Exactly and only the lines from the one containing "In this image, between" through the close of the entries below are to be set down.
[START]
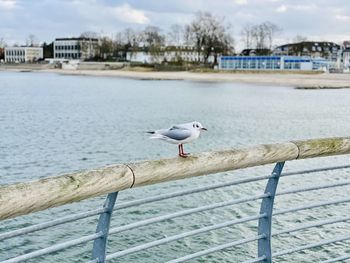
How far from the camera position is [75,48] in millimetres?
176125

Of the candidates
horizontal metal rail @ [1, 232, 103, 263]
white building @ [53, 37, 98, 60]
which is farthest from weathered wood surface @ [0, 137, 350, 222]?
white building @ [53, 37, 98, 60]

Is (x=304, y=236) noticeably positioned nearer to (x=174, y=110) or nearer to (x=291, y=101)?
(x=174, y=110)

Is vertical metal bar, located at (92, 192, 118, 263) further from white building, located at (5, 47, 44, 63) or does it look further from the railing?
white building, located at (5, 47, 44, 63)

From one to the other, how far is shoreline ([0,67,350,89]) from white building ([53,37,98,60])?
25.0 metres

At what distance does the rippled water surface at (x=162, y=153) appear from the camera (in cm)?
1041

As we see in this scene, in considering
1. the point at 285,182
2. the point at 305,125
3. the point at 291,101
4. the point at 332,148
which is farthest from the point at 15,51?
the point at 332,148

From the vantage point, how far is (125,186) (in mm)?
2080

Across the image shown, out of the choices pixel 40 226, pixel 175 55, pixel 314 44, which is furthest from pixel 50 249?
pixel 314 44

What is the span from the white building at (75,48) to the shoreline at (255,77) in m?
25.0

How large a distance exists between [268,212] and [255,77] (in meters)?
99.8

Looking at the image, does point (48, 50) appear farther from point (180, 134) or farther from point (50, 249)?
point (50, 249)

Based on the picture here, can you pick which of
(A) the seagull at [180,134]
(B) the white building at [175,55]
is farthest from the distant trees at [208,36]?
(A) the seagull at [180,134]

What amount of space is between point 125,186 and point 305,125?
3398 centimetres

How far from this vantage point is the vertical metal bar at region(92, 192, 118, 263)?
2.06 metres
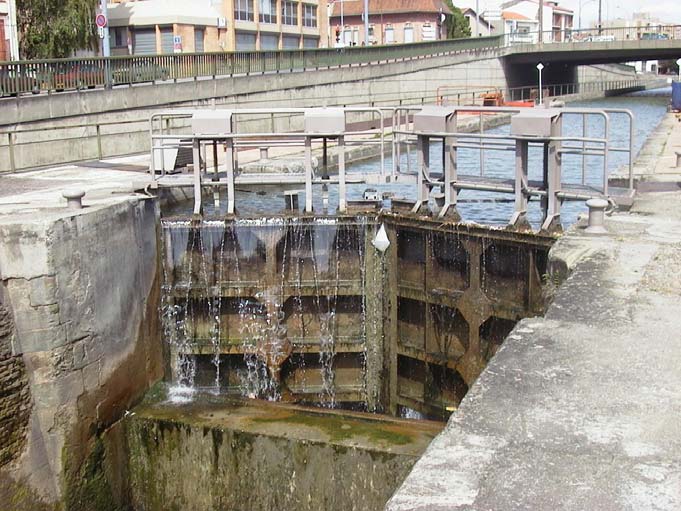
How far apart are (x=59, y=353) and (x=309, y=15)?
62.8m

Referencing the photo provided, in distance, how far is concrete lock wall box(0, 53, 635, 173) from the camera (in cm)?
1995

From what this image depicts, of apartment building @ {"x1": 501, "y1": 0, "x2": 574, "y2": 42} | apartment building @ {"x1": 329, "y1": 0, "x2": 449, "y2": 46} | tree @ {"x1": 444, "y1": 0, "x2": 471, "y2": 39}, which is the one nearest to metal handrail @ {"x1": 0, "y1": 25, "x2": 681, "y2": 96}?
apartment building @ {"x1": 329, "y1": 0, "x2": 449, "y2": 46}

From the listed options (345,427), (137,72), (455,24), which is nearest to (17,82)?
(137,72)

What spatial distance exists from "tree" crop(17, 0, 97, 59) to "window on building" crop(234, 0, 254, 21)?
2156 cm

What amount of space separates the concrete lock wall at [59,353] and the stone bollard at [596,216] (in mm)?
5471

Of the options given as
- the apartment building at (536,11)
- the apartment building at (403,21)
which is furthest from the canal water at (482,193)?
the apartment building at (536,11)

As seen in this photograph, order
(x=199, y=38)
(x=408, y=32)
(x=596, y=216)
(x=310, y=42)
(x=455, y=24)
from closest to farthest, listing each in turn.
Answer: (x=596, y=216), (x=199, y=38), (x=310, y=42), (x=408, y=32), (x=455, y=24)

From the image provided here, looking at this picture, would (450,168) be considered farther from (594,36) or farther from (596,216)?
(594,36)

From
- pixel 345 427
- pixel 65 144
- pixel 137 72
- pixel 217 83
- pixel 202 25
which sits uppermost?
pixel 202 25

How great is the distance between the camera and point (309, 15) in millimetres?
70000

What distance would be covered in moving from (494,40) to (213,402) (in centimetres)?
5525

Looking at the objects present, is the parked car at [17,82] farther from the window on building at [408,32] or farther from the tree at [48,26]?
the window on building at [408,32]

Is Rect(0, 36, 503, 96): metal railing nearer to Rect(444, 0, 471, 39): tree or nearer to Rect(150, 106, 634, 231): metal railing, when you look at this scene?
Rect(150, 106, 634, 231): metal railing

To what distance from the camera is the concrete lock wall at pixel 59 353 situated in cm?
987
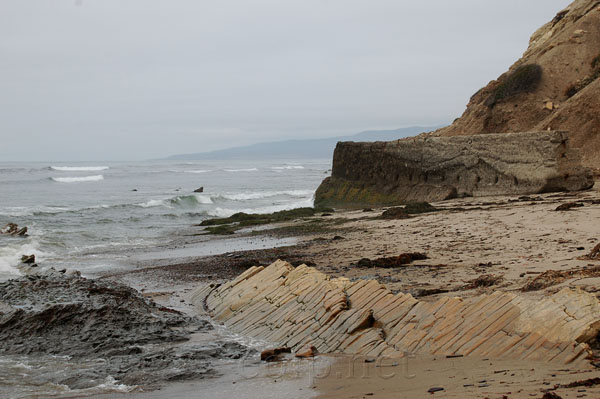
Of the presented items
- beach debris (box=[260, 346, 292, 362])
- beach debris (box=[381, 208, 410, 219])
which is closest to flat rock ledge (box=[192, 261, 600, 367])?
beach debris (box=[260, 346, 292, 362])

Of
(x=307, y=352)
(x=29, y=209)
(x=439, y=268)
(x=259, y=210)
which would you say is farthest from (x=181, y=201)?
(x=307, y=352)

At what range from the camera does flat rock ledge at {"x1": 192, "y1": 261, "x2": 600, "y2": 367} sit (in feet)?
18.4

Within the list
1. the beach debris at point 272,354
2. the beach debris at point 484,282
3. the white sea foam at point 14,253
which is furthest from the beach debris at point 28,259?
the beach debris at point 484,282

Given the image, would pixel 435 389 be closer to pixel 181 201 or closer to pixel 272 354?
pixel 272 354

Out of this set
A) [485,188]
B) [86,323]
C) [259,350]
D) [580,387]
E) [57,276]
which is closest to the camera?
[580,387]

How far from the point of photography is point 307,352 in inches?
275

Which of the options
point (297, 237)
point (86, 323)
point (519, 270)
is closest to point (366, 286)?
point (519, 270)

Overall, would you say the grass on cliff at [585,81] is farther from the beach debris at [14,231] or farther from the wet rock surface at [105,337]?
the wet rock surface at [105,337]

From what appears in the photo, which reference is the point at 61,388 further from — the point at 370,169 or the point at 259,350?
the point at 370,169

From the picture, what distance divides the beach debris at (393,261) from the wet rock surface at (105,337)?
351 centimetres

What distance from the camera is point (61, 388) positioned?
21.2ft

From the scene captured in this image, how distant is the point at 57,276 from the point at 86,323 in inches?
130

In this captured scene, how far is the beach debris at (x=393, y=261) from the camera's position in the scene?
11.1 meters

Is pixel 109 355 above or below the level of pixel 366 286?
below
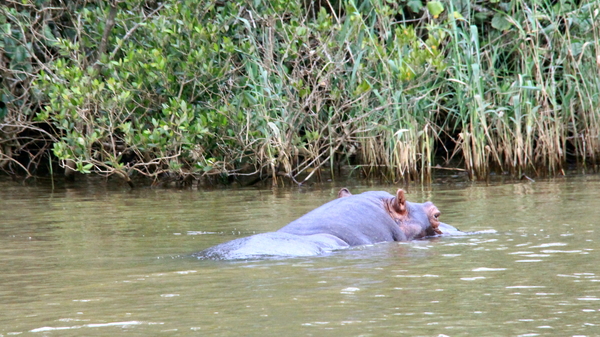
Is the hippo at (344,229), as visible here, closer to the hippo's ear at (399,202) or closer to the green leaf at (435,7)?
the hippo's ear at (399,202)

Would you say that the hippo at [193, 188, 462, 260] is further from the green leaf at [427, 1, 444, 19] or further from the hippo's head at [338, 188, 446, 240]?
the green leaf at [427, 1, 444, 19]

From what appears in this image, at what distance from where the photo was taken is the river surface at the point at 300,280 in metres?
3.46

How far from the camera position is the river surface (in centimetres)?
346

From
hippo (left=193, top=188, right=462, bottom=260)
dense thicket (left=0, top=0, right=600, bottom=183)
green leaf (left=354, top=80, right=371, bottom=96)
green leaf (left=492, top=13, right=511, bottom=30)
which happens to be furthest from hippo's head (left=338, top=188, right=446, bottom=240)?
green leaf (left=492, top=13, right=511, bottom=30)

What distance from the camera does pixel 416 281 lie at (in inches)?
170

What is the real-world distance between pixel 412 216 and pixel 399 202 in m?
0.21

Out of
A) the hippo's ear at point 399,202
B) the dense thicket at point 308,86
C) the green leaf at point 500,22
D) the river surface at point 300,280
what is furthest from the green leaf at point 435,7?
the hippo's ear at point 399,202

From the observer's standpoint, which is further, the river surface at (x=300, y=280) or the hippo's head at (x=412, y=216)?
the hippo's head at (x=412, y=216)

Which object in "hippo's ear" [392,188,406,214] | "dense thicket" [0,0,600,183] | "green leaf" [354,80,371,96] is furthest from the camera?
"dense thicket" [0,0,600,183]

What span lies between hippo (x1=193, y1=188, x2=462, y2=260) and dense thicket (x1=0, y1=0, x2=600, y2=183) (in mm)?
4156

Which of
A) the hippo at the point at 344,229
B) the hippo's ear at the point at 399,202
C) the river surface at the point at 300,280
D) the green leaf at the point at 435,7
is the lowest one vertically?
the river surface at the point at 300,280

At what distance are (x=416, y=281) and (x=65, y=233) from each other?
3.53m

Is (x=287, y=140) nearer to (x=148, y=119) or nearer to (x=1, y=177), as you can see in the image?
(x=148, y=119)

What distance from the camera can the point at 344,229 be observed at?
5.64 metres
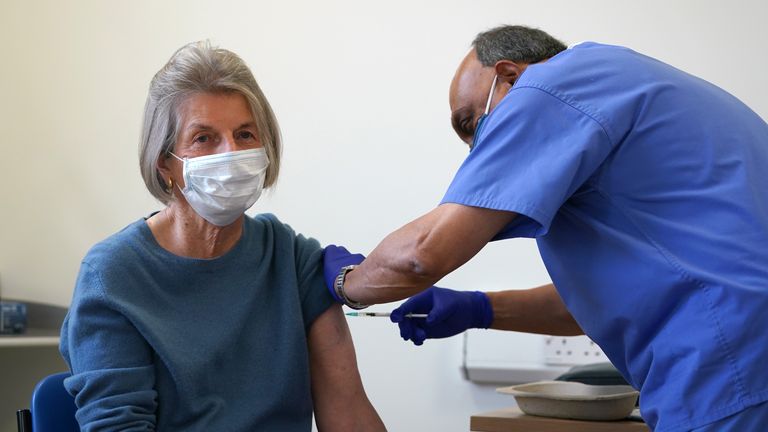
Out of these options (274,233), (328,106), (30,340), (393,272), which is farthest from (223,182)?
(30,340)

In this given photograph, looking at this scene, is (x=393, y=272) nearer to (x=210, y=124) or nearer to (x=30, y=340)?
(x=210, y=124)

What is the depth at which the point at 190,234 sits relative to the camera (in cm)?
157

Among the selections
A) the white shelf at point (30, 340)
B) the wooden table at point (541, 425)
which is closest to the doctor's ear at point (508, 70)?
the wooden table at point (541, 425)

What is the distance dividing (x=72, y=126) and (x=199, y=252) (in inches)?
62.2

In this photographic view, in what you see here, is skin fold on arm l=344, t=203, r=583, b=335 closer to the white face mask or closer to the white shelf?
the white face mask

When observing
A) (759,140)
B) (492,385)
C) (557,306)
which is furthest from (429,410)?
(759,140)

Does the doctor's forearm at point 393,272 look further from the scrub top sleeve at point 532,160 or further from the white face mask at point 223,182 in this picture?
the white face mask at point 223,182

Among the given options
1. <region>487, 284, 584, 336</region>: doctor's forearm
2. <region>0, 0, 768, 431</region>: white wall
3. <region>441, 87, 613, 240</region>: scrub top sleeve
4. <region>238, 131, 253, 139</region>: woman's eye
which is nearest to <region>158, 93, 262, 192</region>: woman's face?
<region>238, 131, 253, 139</region>: woman's eye

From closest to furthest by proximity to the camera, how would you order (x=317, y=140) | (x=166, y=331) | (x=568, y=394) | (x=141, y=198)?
(x=166, y=331) < (x=568, y=394) < (x=317, y=140) < (x=141, y=198)

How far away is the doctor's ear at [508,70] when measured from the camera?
145 centimetres

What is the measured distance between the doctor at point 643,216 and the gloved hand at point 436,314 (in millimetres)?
363

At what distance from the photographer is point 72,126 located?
2.94 meters

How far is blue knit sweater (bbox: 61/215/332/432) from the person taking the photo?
139cm

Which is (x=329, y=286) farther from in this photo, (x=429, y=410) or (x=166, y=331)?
(x=429, y=410)
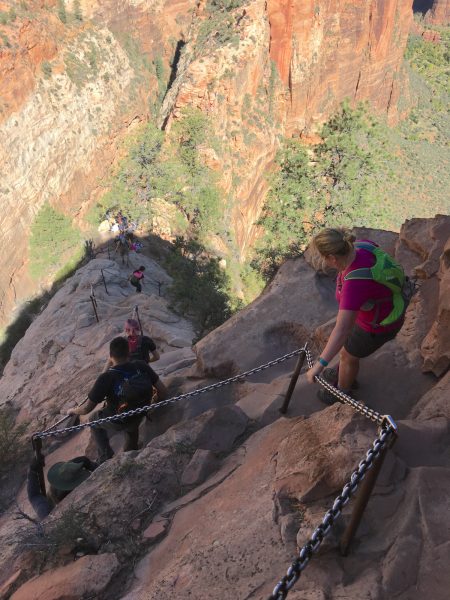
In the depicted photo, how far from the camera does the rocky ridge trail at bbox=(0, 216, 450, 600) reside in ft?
7.73

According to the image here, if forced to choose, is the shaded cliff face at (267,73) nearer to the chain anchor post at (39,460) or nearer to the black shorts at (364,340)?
the chain anchor post at (39,460)

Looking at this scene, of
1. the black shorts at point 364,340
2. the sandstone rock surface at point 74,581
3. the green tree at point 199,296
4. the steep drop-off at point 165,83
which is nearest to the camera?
the sandstone rock surface at point 74,581

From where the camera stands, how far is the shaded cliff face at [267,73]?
98.3 ft

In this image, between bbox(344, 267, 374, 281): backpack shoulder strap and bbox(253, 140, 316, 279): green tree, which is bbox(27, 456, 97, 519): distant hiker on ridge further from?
bbox(253, 140, 316, 279): green tree

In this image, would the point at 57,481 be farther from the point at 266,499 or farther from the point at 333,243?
the point at 333,243

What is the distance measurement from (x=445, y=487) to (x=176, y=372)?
475 centimetres

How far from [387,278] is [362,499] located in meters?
1.56

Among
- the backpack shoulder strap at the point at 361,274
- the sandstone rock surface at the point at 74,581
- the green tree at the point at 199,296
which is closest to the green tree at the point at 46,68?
the green tree at the point at 199,296

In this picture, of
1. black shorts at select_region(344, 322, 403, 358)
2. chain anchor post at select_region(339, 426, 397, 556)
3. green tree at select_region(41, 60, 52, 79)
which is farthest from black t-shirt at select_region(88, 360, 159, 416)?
green tree at select_region(41, 60, 52, 79)

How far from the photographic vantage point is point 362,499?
2.30 meters

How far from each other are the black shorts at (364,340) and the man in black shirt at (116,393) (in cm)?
210

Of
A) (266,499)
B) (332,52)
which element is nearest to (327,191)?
(332,52)

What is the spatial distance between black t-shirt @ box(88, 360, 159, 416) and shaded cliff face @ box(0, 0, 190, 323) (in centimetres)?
1881

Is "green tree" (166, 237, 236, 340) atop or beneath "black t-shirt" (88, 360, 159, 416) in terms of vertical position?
beneath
[END]
→ Result of the task:
In this image, between bbox(344, 267, 374, 281): backpack shoulder strap and bbox(253, 140, 316, 279): green tree, which is bbox(27, 456, 97, 519): distant hiker on ridge further from?
bbox(253, 140, 316, 279): green tree

In this image, would the point at 57,481 be farther from the point at 266,499 or farther from the point at 333,243?
the point at 333,243

What is the distance measurement from (x=445, y=487) to (x=176, y=372)?
475 centimetres

How far from [387,278] is [362,499] located in meters?
1.56

Among
- the backpack shoulder strap at the point at 361,274
- the sandstone rock surface at the point at 74,581
- the green tree at the point at 199,296
which is closest to the green tree at the point at 46,68?
the green tree at the point at 199,296

In this picture, of
1. black shorts at select_region(344, 322, 403, 358)
2. chain anchor post at select_region(339, 426, 397, 556)
3. green tree at select_region(41, 60, 52, 79)
which is farthest from black t-shirt at select_region(88, 360, 159, 416)?
green tree at select_region(41, 60, 52, 79)

How far from the photographic vantage point is point 362,499?
2.30 meters

How far from each other are the black shorts at (364,340) and the man in black shirt at (116,393) (in cm)?
210

Of
A) (266,499)
B) (332,52)
which element is nearest to (327,191)?
(332,52)

What is the spatial distance between black t-shirt @ box(88, 360, 159, 416) and shaded cliff face @ box(0, 0, 190, 323) (in centimetres)?
1881

Is "green tree" (166, 237, 236, 340) atop or beneath "black t-shirt" (88, 360, 159, 416) in terms of vertical position?
beneath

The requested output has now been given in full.